• _Set problem_
Reproduce everything from the line containing "What is the measurable" down to the end of the items below, unchanged.

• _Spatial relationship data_
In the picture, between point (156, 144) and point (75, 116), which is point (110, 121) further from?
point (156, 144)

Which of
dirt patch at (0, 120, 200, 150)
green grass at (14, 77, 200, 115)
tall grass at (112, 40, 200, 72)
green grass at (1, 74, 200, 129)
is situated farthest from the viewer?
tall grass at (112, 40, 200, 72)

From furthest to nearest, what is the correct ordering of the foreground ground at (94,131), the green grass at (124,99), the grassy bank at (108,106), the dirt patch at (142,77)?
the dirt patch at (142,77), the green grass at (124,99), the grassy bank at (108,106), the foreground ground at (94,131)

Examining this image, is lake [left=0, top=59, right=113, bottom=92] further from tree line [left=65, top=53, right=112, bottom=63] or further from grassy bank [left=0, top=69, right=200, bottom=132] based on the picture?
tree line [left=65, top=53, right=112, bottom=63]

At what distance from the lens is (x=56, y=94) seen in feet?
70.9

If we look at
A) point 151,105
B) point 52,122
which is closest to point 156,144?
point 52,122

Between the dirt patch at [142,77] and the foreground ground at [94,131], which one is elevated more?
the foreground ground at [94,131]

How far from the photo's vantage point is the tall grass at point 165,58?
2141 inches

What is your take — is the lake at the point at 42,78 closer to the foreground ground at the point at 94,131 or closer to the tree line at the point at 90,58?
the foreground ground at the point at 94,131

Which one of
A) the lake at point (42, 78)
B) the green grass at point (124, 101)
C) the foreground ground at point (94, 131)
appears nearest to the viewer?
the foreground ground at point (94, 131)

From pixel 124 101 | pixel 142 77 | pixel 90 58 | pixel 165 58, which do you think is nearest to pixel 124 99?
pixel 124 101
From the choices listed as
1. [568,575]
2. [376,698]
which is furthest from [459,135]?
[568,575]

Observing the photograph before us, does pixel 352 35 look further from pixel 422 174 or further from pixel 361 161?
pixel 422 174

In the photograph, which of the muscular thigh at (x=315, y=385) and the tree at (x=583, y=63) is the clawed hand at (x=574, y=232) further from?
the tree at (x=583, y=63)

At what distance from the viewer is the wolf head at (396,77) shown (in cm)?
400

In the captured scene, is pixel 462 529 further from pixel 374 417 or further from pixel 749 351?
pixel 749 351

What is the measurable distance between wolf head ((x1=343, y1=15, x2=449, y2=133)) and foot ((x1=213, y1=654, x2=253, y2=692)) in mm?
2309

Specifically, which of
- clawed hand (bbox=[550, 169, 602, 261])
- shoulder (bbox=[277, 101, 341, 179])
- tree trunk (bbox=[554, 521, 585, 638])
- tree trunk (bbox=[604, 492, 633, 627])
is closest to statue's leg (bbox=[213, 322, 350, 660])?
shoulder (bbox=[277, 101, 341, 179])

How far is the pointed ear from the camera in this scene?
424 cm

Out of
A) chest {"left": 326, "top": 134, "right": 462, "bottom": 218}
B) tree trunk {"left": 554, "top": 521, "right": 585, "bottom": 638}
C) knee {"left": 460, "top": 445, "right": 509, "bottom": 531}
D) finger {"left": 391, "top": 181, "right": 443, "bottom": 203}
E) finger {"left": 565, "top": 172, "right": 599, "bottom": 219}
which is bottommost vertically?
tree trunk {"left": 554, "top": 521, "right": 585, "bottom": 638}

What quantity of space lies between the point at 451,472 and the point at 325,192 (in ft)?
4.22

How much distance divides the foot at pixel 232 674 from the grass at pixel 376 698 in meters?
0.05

• _Output for this exercise_
What is the measurable distance between wolf head ((x1=343, y1=15, x2=449, y2=133)) and foot ((x1=213, y1=654, x2=253, y2=692)) in mm?
2309

Specifically, which of
- clawed hand (bbox=[550, 169, 602, 261])
- shoulder (bbox=[277, 101, 341, 179])
- tree trunk (bbox=[554, 521, 585, 638])
- tree trunk (bbox=[604, 492, 633, 627])
is closest to statue's leg (bbox=[213, 322, 350, 660])?
shoulder (bbox=[277, 101, 341, 179])

How far is the pointed ear from the camera in this scene?
424 cm

Out of
A) chest {"left": 326, "top": 134, "right": 462, "bottom": 218}
B) tree trunk {"left": 554, "top": 521, "right": 585, "bottom": 638}
C) knee {"left": 460, "top": 445, "right": 509, "bottom": 531}
D) finger {"left": 391, "top": 181, "right": 443, "bottom": 203}
E) finger {"left": 565, "top": 172, "right": 599, "bottom": 219}
which is bottommost vertically?
tree trunk {"left": 554, "top": 521, "right": 585, "bottom": 638}

What quantity of space lies between the point at 451,472 and the point at 325,192 (in ft)?
4.22

How much distance divides the foot at pixel 232 674 from the grass at pixel 376 698 in meters?
0.05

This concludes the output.